MMG: a probabilistic tool to identify submodules of metabolic pathways
Guido Sanguinetti, Josselin Noirel and Phillip C. Wright
Motivation: A fundamental task in systems biology is the identification of groups of genes that are involved in the cellular response to particular signals. At its simplest level, this often reduces to identifying biological quantities (mRNA abundance, enzyme concentrations, etc.) which are differentially expressed in two different conditions. Popular approaches involve using t-test statistics, based on modelling the data as arising from a mixture distribution. A common assumption of these approaches is that the data are independent and identically distributed; however, biological quantities are usually related through a complex (weighted) network of interactions, and often the more pertinent question is which subnetworks are differentially expressed, rather than which genes. Furthermore, in many interesting cases (such as high-throughput proteomics and metabolomics), only very partial observations are available, resulting in the need for efficient imputation techniques.

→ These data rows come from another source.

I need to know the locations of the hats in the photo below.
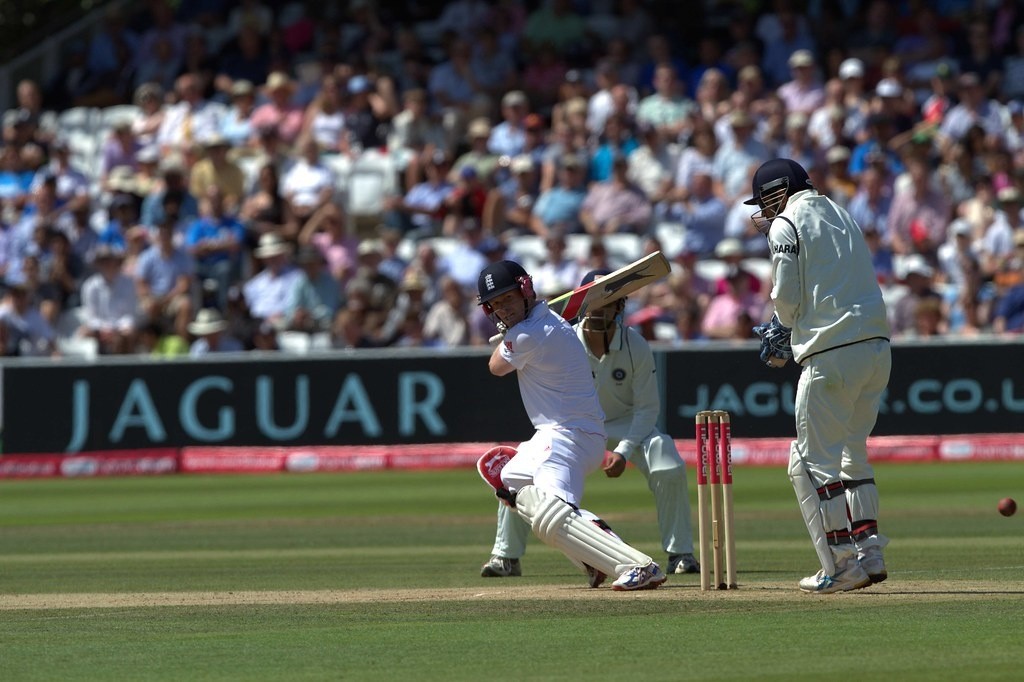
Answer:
[0,0,1024,341]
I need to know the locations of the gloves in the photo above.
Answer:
[752,310,794,368]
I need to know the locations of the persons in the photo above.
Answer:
[0,50,1024,357]
[478,260,667,590]
[481,268,700,575]
[743,158,890,593]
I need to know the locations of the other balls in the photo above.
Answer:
[998,496,1017,517]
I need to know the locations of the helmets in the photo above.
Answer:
[578,270,628,332]
[476,260,535,332]
[743,158,814,237]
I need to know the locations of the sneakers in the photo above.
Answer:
[798,558,871,594]
[859,544,887,583]
[666,553,700,574]
[481,555,522,576]
[589,568,608,588]
[611,562,668,591]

Results: We introduce Mixture Model on Graphs (MMG), a novel probabilistic model to identify differentially expressed submodules of biological networks and pathways. The method can easily incorporate information about weights in the network, is robust against missing data and can be easily generalized to directed networks. We propose an efficient sampling strategy to infer posterior probabilities of differential expression, as well as posterior probabilities over the model parameters. We assess our method on artificial data demonstrating significant improvements over standard mixture model clustering. Analysis of our model results on quantitative high-throughput proteomic data leads to the identification of biologically significant subnetworks, as well as the prediction of the expression level of a number of enzymes, some of which are then verified experimentally.